Hacker News Clone

Data Version Control

by HerrMonnezza on 10/1/2022, 4:09:57 PM with 59 comments

by lizen_one on 10/2/2022, 2:41:12 PM
DVC has had the following problems, when I tested it (half a year ago):
I gets super slow (waiting minutes) when there are a few thousand files tracked. Thousands files have to be tracked, if you have e.g. a 10GB file per day and region and artifacts generated from it.
You are encouraged (it only can track artifacts) if you model your pipeline in DVC (think like make). However, it cannot run tasks it parallel. So it takes a lot of time to run a pipeline while you are on a beefy machine and only one core is used.

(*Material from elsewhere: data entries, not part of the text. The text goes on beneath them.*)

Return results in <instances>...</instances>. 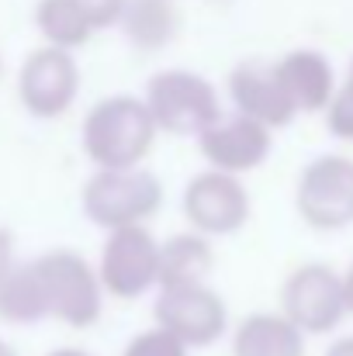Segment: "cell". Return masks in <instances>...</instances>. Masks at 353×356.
Returning a JSON list of instances; mask_svg holds the SVG:
<instances>
[{
  "label": "cell",
  "instance_id": "ba28073f",
  "mask_svg": "<svg viewBox=\"0 0 353 356\" xmlns=\"http://www.w3.org/2000/svg\"><path fill=\"white\" fill-rule=\"evenodd\" d=\"M152 318L159 329H166L170 336H177L187 350H205L212 343H219L229 329V308L226 298L208 287H177V291H159Z\"/></svg>",
  "mask_w": 353,
  "mask_h": 356
},
{
  "label": "cell",
  "instance_id": "d6986e66",
  "mask_svg": "<svg viewBox=\"0 0 353 356\" xmlns=\"http://www.w3.org/2000/svg\"><path fill=\"white\" fill-rule=\"evenodd\" d=\"M121 356H187V346L177 336H170L166 329L152 325V329L132 336L128 346L121 350Z\"/></svg>",
  "mask_w": 353,
  "mask_h": 356
},
{
  "label": "cell",
  "instance_id": "3957f363",
  "mask_svg": "<svg viewBox=\"0 0 353 356\" xmlns=\"http://www.w3.org/2000/svg\"><path fill=\"white\" fill-rule=\"evenodd\" d=\"M84 215L108 229H132V225H146L159 204H163V184L156 180V173H149L146 166H132V170H97L87 184H84Z\"/></svg>",
  "mask_w": 353,
  "mask_h": 356
},
{
  "label": "cell",
  "instance_id": "44dd1931",
  "mask_svg": "<svg viewBox=\"0 0 353 356\" xmlns=\"http://www.w3.org/2000/svg\"><path fill=\"white\" fill-rule=\"evenodd\" d=\"M77 7L84 10V17L91 21V28L97 31V28H111V24H121L128 0H77Z\"/></svg>",
  "mask_w": 353,
  "mask_h": 356
},
{
  "label": "cell",
  "instance_id": "9a60e30c",
  "mask_svg": "<svg viewBox=\"0 0 353 356\" xmlns=\"http://www.w3.org/2000/svg\"><path fill=\"white\" fill-rule=\"evenodd\" d=\"M233 356H305V332L281 312H253L235 325Z\"/></svg>",
  "mask_w": 353,
  "mask_h": 356
},
{
  "label": "cell",
  "instance_id": "7a4b0ae2",
  "mask_svg": "<svg viewBox=\"0 0 353 356\" xmlns=\"http://www.w3.org/2000/svg\"><path fill=\"white\" fill-rule=\"evenodd\" d=\"M146 108L166 135H205L222 118L219 90L194 70H159L146 83Z\"/></svg>",
  "mask_w": 353,
  "mask_h": 356
},
{
  "label": "cell",
  "instance_id": "8992f818",
  "mask_svg": "<svg viewBox=\"0 0 353 356\" xmlns=\"http://www.w3.org/2000/svg\"><path fill=\"white\" fill-rule=\"evenodd\" d=\"M298 215L319 232H340L353 225V159L326 152L312 159L295 187Z\"/></svg>",
  "mask_w": 353,
  "mask_h": 356
},
{
  "label": "cell",
  "instance_id": "2e32d148",
  "mask_svg": "<svg viewBox=\"0 0 353 356\" xmlns=\"http://www.w3.org/2000/svg\"><path fill=\"white\" fill-rule=\"evenodd\" d=\"M42 318H49V298H45V284L38 277V266H35V259L17 263L7 287L0 291V322L35 325Z\"/></svg>",
  "mask_w": 353,
  "mask_h": 356
},
{
  "label": "cell",
  "instance_id": "8fae6325",
  "mask_svg": "<svg viewBox=\"0 0 353 356\" xmlns=\"http://www.w3.org/2000/svg\"><path fill=\"white\" fill-rule=\"evenodd\" d=\"M229 94H233L235 115L260 121L263 128H284L298 115V108L291 104L277 63L267 59H242L229 73Z\"/></svg>",
  "mask_w": 353,
  "mask_h": 356
},
{
  "label": "cell",
  "instance_id": "7402d4cb",
  "mask_svg": "<svg viewBox=\"0 0 353 356\" xmlns=\"http://www.w3.org/2000/svg\"><path fill=\"white\" fill-rule=\"evenodd\" d=\"M17 270V259H14V236L7 229H0V291L7 287L10 273Z\"/></svg>",
  "mask_w": 353,
  "mask_h": 356
},
{
  "label": "cell",
  "instance_id": "ffe728a7",
  "mask_svg": "<svg viewBox=\"0 0 353 356\" xmlns=\"http://www.w3.org/2000/svg\"><path fill=\"white\" fill-rule=\"evenodd\" d=\"M326 128L336 135V138H347L353 142V87H340L333 104L326 108Z\"/></svg>",
  "mask_w": 353,
  "mask_h": 356
},
{
  "label": "cell",
  "instance_id": "5b68a950",
  "mask_svg": "<svg viewBox=\"0 0 353 356\" xmlns=\"http://www.w3.org/2000/svg\"><path fill=\"white\" fill-rule=\"evenodd\" d=\"M281 315L305 336L333 332L347 312L343 277L326 263H301L281 287Z\"/></svg>",
  "mask_w": 353,
  "mask_h": 356
},
{
  "label": "cell",
  "instance_id": "5bb4252c",
  "mask_svg": "<svg viewBox=\"0 0 353 356\" xmlns=\"http://www.w3.org/2000/svg\"><path fill=\"white\" fill-rule=\"evenodd\" d=\"M212 270H215V249L208 236L187 229L159 242V291L208 284Z\"/></svg>",
  "mask_w": 353,
  "mask_h": 356
},
{
  "label": "cell",
  "instance_id": "e0dca14e",
  "mask_svg": "<svg viewBox=\"0 0 353 356\" xmlns=\"http://www.w3.org/2000/svg\"><path fill=\"white\" fill-rule=\"evenodd\" d=\"M35 24H38L45 45L63 49V52L84 49L94 35V28L84 17V10L77 7V0H38L35 3Z\"/></svg>",
  "mask_w": 353,
  "mask_h": 356
},
{
  "label": "cell",
  "instance_id": "d4e9b609",
  "mask_svg": "<svg viewBox=\"0 0 353 356\" xmlns=\"http://www.w3.org/2000/svg\"><path fill=\"white\" fill-rule=\"evenodd\" d=\"M45 356H91L87 350H77V346H63V350H52V353Z\"/></svg>",
  "mask_w": 353,
  "mask_h": 356
},
{
  "label": "cell",
  "instance_id": "4316f807",
  "mask_svg": "<svg viewBox=\"0 0 353 356\" xmlns=\"http://www.w3.org/2000/svg\"><path fill=\"white\" fill-rule=\"evenodd\" d=\"M347 87H353V59H350V70H347Z\"/></svg>",
  "mask_w": 353,
  "mask_h": 356
},
{
  "label": "cell",
  "instance_id": "7c38bea8",
  "mask_svg": "<svg viewBox=\"0 0 353 356\" xmlns=\"http://www.w3.org/2000/svg\"><path fill=\"white\" fill-rule=\"evenodd\" d=\"M198 145L212 170L239 177L267 163L274 138H270V128H263L260 121L242 118V115H222L198 138Z\"/></svg>",
  "mask_w": 353,
  "mask_h": 356
},
{
  "label": "cell",
  "instance_id": "cb8c5ba5",
  "mask_svg": "<svg viewBox=\"0 0 353 356\" xmlns=\"http://www.w3.org/2000/svg\"><path fill=\"white\" fill-rule=\"evenodd\" d=\"M343 294H347V312L353 315V263L347 266V273H343Z\"/></svg>",
  "mask_w": 353,
  "mask_h": 356
},
{
  "label": "cell",
  "instance_id": "6da1fadb",
  "mask_svg": "<svg viewBox=\"0 0 353 356\" xmlns=\"http://www.w3.org/2000/svg\"><path fill=\"white\" fill-rule=\"evenodd\" d=\"M156 131L159 128L142 97L111 94L84 118V152L97 170H132L149 156Z\"/></svg>",
  "mask_w": 353,
  "mask_h": 356
},
{
  "label": "cell",
  "instance_id": "4fadbf2b",
  "mask_svg": "<svg viewBox=\"0 0 353 356\" xmlns=\"http://www.w3.org/2000/svg\"><path fill=\"white\" fill-rule=\"evenodd\" d=\"M281 83L298 111H326L336 97V76L319 49H291L277 59Z\"/></svg>",
  "mask_w": 353,
  "mask_h": 356
},
{
  "label": "cell",
  "instance_id": "52a82bcc",
  "mask_svg": "<svg viewBox=\"0 0 353 356\" xmlns=\"http://www.w3.org/2000/svg\"><path fill=\"white\" fill-rule=\"evenodd\" d=\"M97 273L104 284V294L118 301H135L149 287H159V242L146 225L108 232L101 245Z\"/></svg>",
  "mask_w": 353,
  "mask_h": 356
},
{
  "label": "cell",
  "instance_id": "83f0119b",
  "mask_svg": "<svg viewBox=\"0 0 353 356\" xmlns=\"http://www.w3.org/2000/svg\"><path fill=\"white\" fill-rule=\"evenodd\" d=\"M0 73H3V59H0Z\"/></svg>",
  "mask_w": 353,
  "mask_h": 356
},
{
  "label": "cell",
  "instance_id": "484cf974",
  "mask_svg": "<svg viewBox=\"0 0 353 356\" xmlns=\"http://www.w3.org/2000/svg\"><path fill=\"white\" fill-rule=\"evenodd\" d=\"M0 356H17V353H14V346H10V343H3V339H0Z\"/></svg>",
  "mask_w": 353,
  "mask_h": 356
},
{
  "label": "cell",
  "instance_id": "603a6c76",
  "mask_svg": "<svg viewBox=\"0 0 353 356\" xmlns=\"http://www.w3.org/2000/svg\"><path fill=\"white\" fill-rule=\"evenodd\" d=\"M326 356H353V336H343V339H336L329 350H326Z\"/></svg>",
  "mask_w": 353,
  "mask_h": 356
},
{
  "label": "cell",
  "instance_id": "277c9868",
  "mask_svg": "<svg viewBox=\"0 0 353 356\" xmlns=\"http://www.w3.org/2000/svg\"><path fill=\"white\" fill-rule=\"evenodd\" d=\"M35 266L45 284L49 318H56L70 329L97 325V318L104 312V284H101L97 266H91L73 249H49L35 259Z\"/></svg>",
  "mask_w": 353,
  "mask_h": 356
},
{
  "label": "cell",
  "instance_id": "9c48e42d",
  "mask_svg": "<svg viewBox=\"0 0 353 356\" xmlns=\"http://www.w3.org/2000/svg\"><path fill=\"white\" fill-rule=\"evenodd\" d=\"M184 218L201 236H233L249 222V191L233 173L205 170L187 180L180 197Z\"/></svg>",
  "mask_w": 353,
  "mask_h": 356
},
{
  "label": "cell",
  "instance_id": "30bf717a",
  "mask_svg": "<svg viewBox=\"0 0 353 356\" xmlns=\"http://www.w3.org/2000/svg\"><path fill=\"white\" fill-rule=\"evenodd\" d=\"M80 94V66L73 52L42 45L28 52L17 73V97L35 118H59Z\"/></svg>",
  "mask_w": 353,
  "mask_h": 356
},
{
  "label": "cell",
  "instance_id": "ac0fdd59",
  "mask_svg": "<svg viewBox=\"0 0 353 356\" xmlns=\"http://www.w3.org/2000/svg\"><path fill=\"white\" fill-rule=\"evenodd\" d=\"M121 24L135 49L152 52L177 35V7L170 0H128Z\"/></svg>",
  "mask_w": 353,
  "mask_h": 356
}]
</instances>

Obviously, you cannot run other tools (e.g. snakemake) to distribute/parallelize on multiple machines. Running one (part of a) stage has also some overhead, because it does commit/checks after/before running the executable of the task.
Sometimes you get merge conflicts, if you run a (partial parmaretized) stage on one machine and the other part on the other machine manually. These are cumbersome to fix.
Currently, I think they are more focused on ML features like experiment tracking (I prefer other mature tools here) instead of performance and data safety.
There is an alternative implementation from a single developer (I cannot find it right now) that fixes some problems. However, I do not use this because it propably will not have the same development progress and testing as DVC.
This sounds negative but I think it is currently the one of the best tools in this space.
by throwawaybutwhy on 10/2/2022, 2:14:36 PM
The package phones home. One has to set an env var or fix several lines of code to prevent that.
by adhocmobility on 10/2/2022, 5:46:32 PM
If you just want a git for large data files, and your files don't get updated too often (e.g. an ML model deployed in production which gets updated every month) then git-lfs is a nice solution. Bitbucket and Github both have support for it.
by tomthe on 10/2/2022, 2:50:21 PM
Can anyone compare this to DataLad [1], which someone introduced to me as "git for data"?
[https://www.datalad.org/]
by polemic on 10/2/2022, 11:10:43 PM
If you're looking for something that actually tracks tabular data there's https://kartproject.org. Geo focused but also works with standard database tables. Built with git (kart repos are git repos), can track PostgreSQL, MSSQL, MySQL etc.
by LaserToy on 10/2/2022, 2:15:58 PM
Can it be used for large and fast changing datasets?
Example: 100 TB, write us every 10 mins.
Or, 1tb, parquet, 40% is rewritten daily.
by smeagull on 10/2/2022, 10:08:11 PM
I don't think this tool can encompass everything you need in managing ML models and data sets, even if you limit it to versioning data.
I'd need such a tool to manage features, checkpoints and labels. This doesn't do any of that. Nor does it really handle merging multiple versions of data.
And I'd really like the code to be handled separately from the data. Git is not the place to do this. Because the choice of picking pairs of code and data should happen at a higher level, and be tracked along with the results - that's not going in a repo - MLFlow or Tensorboard handles it better.
by bs7280 on 10/2/2022, 6:25:41 PM
What value does this provide that I can't get by versioning my data in partitioned parquet files on s3?